§ **REQUIRED TASK**: Starting at the beginning of the entries and ending at the line containing "the concrete slab at point 292,533 →", swap "railway track" for "rail line" and give those lines again, otherwise unchanged. Leave the pictures out.

## START RECORDS SHOWN

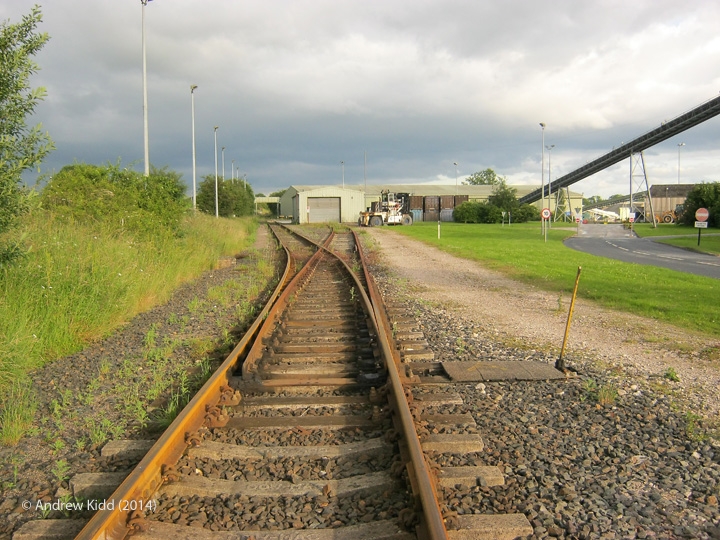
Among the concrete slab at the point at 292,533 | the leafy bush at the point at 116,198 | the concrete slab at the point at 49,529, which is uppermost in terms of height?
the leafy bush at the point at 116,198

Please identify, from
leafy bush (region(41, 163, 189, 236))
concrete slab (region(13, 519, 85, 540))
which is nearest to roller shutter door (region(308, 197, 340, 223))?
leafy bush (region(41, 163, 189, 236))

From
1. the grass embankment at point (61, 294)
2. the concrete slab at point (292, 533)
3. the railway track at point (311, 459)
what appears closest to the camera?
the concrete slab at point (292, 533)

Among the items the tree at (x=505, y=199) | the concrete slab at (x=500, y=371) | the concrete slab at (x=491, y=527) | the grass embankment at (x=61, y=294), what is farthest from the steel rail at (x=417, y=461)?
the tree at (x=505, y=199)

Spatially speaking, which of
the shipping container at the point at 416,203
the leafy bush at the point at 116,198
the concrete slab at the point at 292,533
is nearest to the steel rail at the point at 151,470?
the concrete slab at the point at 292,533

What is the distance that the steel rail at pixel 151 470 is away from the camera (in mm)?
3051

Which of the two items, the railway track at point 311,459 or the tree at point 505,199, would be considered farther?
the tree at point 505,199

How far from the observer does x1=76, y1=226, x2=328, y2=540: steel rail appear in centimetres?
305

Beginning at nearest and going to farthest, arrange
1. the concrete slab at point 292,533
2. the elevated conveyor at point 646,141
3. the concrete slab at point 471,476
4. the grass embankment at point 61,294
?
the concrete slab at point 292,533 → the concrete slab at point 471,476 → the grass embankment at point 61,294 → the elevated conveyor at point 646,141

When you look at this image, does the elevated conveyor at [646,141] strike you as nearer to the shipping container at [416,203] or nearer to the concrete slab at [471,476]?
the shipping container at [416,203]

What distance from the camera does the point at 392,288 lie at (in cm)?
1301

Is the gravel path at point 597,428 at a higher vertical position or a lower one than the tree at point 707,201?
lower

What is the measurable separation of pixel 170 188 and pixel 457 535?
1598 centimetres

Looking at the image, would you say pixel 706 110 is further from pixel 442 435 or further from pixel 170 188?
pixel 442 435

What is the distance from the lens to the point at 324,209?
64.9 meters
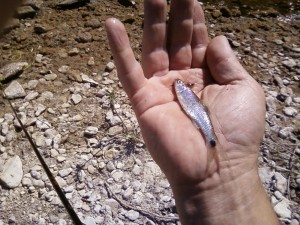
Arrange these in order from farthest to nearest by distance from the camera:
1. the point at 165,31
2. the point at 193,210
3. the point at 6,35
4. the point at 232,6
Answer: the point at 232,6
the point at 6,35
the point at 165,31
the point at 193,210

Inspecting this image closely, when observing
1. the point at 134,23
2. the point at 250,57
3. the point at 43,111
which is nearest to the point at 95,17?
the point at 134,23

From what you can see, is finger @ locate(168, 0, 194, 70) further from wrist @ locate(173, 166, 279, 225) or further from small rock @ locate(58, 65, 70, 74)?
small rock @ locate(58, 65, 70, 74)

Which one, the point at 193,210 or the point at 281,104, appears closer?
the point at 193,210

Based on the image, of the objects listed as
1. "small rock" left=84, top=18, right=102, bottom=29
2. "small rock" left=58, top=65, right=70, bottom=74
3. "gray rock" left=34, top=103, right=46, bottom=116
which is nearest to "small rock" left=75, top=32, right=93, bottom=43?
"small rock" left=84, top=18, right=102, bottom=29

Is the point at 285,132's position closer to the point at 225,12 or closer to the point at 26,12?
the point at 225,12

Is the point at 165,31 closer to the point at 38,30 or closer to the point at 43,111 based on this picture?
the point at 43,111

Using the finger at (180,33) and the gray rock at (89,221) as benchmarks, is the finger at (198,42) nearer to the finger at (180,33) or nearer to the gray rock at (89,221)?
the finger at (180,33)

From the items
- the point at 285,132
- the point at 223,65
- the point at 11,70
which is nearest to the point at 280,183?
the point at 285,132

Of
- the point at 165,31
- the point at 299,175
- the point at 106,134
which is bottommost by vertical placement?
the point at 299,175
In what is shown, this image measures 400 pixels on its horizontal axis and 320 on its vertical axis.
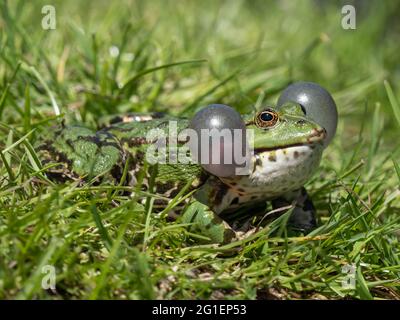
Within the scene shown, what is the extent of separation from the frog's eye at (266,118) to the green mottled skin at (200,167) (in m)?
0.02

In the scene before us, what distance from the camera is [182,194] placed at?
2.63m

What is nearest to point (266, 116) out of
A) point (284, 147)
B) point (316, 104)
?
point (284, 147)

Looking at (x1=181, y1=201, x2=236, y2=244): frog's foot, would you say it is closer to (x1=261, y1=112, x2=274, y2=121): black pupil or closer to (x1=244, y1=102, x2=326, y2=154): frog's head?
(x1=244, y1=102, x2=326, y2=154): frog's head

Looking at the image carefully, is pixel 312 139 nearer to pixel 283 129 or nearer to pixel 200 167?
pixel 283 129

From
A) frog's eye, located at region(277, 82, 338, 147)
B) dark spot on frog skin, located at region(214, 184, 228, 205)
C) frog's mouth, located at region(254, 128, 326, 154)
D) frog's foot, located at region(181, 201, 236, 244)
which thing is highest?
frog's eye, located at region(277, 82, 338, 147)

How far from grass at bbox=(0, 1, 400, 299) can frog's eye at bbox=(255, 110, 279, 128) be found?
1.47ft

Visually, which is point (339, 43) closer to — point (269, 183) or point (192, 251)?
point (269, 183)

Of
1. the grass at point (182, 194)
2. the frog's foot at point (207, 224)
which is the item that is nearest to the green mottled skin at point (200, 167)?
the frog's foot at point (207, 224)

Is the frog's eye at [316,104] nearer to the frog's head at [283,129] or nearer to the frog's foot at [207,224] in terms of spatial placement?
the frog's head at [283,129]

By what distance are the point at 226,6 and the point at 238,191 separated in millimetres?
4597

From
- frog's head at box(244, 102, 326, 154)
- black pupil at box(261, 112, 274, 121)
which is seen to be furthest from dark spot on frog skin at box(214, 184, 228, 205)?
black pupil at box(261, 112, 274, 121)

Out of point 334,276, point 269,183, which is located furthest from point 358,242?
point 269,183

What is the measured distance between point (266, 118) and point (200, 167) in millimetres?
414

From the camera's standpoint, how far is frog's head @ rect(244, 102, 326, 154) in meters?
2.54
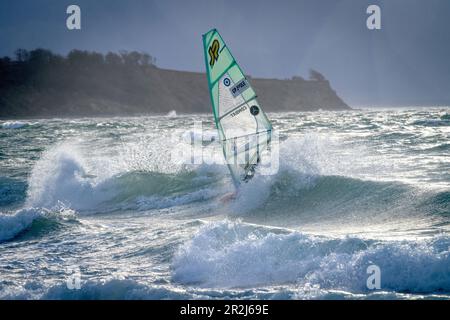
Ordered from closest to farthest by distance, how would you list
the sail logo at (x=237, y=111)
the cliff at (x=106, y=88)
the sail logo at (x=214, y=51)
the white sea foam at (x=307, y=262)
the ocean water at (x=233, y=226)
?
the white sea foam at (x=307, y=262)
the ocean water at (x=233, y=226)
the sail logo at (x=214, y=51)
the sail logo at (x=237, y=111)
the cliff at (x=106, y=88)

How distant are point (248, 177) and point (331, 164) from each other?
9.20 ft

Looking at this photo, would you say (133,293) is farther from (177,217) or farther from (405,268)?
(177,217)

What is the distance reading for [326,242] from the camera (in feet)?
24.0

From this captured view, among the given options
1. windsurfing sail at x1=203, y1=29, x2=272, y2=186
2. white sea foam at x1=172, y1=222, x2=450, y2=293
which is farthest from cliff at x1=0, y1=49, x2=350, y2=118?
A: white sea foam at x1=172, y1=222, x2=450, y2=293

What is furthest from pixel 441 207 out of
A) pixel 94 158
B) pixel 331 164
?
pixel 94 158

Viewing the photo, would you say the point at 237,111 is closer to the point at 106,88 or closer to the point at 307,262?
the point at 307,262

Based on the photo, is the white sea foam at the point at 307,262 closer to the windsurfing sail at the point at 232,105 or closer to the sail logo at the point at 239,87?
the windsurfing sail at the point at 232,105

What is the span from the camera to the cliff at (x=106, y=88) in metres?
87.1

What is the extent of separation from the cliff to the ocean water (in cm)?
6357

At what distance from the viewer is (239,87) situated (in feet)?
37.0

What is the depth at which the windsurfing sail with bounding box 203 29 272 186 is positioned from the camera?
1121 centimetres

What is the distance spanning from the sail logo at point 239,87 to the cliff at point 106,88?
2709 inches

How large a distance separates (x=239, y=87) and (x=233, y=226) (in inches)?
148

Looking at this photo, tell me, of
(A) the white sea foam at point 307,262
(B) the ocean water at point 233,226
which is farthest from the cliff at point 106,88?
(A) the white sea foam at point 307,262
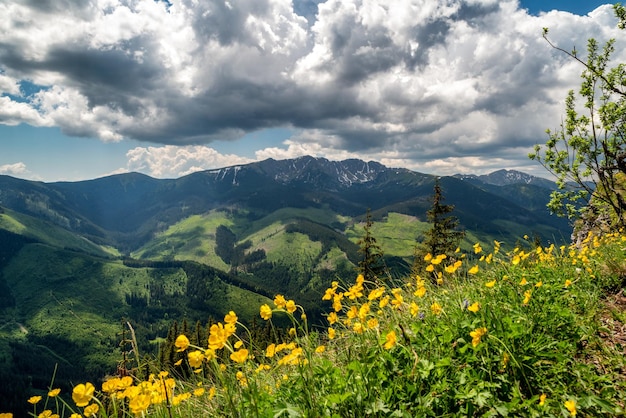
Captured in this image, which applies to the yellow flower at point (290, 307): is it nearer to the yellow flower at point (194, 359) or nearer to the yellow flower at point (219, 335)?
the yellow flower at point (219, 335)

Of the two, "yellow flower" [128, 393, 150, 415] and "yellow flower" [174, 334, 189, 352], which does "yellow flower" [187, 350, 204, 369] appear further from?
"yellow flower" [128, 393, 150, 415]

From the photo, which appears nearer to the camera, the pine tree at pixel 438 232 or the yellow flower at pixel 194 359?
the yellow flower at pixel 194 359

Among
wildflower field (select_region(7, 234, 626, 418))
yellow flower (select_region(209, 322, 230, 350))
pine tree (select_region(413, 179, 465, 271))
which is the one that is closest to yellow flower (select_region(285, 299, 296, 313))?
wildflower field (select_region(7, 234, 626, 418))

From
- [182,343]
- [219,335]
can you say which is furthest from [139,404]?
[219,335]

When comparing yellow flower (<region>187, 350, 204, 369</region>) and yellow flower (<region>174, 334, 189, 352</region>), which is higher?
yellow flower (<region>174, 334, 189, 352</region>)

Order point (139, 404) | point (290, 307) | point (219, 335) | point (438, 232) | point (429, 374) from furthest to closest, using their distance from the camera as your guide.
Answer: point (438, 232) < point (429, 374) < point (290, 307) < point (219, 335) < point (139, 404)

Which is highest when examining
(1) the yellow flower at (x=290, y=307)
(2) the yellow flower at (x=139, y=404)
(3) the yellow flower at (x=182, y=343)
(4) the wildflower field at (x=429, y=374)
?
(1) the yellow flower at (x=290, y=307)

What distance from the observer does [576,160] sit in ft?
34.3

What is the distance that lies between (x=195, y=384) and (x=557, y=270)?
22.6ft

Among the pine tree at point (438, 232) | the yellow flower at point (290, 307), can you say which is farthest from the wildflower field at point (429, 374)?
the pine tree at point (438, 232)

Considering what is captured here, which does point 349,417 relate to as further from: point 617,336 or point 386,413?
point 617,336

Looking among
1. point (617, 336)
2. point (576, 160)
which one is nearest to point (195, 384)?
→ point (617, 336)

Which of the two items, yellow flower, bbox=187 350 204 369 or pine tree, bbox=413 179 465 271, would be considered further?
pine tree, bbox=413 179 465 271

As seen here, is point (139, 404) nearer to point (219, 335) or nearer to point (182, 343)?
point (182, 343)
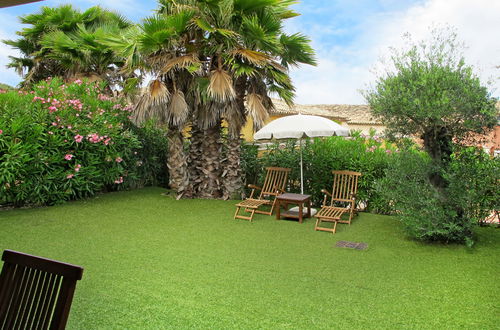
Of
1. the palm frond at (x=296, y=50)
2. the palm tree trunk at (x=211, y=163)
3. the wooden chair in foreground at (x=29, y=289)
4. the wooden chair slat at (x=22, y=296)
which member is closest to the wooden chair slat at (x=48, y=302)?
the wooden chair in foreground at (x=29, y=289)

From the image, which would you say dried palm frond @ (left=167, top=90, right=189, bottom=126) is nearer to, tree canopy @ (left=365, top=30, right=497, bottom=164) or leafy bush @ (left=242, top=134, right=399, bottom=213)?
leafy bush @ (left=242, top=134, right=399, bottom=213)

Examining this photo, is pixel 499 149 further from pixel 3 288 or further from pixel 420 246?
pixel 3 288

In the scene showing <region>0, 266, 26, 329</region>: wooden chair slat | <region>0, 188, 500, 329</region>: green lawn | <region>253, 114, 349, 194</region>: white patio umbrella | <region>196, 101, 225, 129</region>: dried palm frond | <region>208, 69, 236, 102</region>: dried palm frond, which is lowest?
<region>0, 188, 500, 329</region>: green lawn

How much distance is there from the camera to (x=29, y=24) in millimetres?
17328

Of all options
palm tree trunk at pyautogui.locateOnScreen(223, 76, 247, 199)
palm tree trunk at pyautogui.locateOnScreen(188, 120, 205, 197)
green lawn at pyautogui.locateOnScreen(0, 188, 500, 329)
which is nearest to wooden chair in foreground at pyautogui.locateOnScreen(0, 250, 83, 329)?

## END RECORDS SHOWN

§ **RESULT**:
Among the concrete slab at the point at 292,533 | the leafy bush at the point at 116,198 | the concrete slab at the point at 49,529, which is uppermost in terms of height?
the leafy bush at the point at 116,198

Please identify, from
leafy bush (region(41, 163, 189, 236))
concrete slab (region(13, 519, 85, 540))
which is nearest to roller shutter door (region(308, 197, 340, 223))?
leafy bush (region(41, 163, 189, 236))

From
1. the grass embankment at point (61, 294)
2. the concrete slab at point (292, 533)
3. the rail line at point (311, 459)
what appears closest to the camera?
the concrete slab at point (292, 533)

Among the items the tree at (x=505, y=199) | the concrete slab at (x=500, y=371) | the concrete slab at (x=491, y=527) | the grass embankment at (x=61, y=294), what is farthest from the steel rail at (x=417, y=461)?
the tree at (x=505, y=199)

Spatially speaking, which of
the shipping container at the point at 416,203
the leafy bush at the point at 116,198
the concrete slab at the point at 292,533
is nearest to the steel rail at the point at 151,470?
the concrete slab at the point at 292,533

What is the distance that the steel rail at pixel 151 470 is away from the camera (in mm)?
3051

Which of the two items, the rail line at point 311,459 or the tree at point 505,199, would be considered farther?
the tree at point 505,199

How far from the observer does x1=76, y1=226, x2=328, y2=540: steel rail appear in centimetres?
305

Beginning at nearest and going to farthest, arrange
1. the concrete slab at point 292,533
2. the elevated conveyor at point 646,141
3. the concrete slab at point 471,476
4. the grass embankment at point 61,294
?
the concrete slab at point 292,533 → the concrete slab at point 471,476 → the grass embankment at point 61,294 → the elevated conveyor at point 646,141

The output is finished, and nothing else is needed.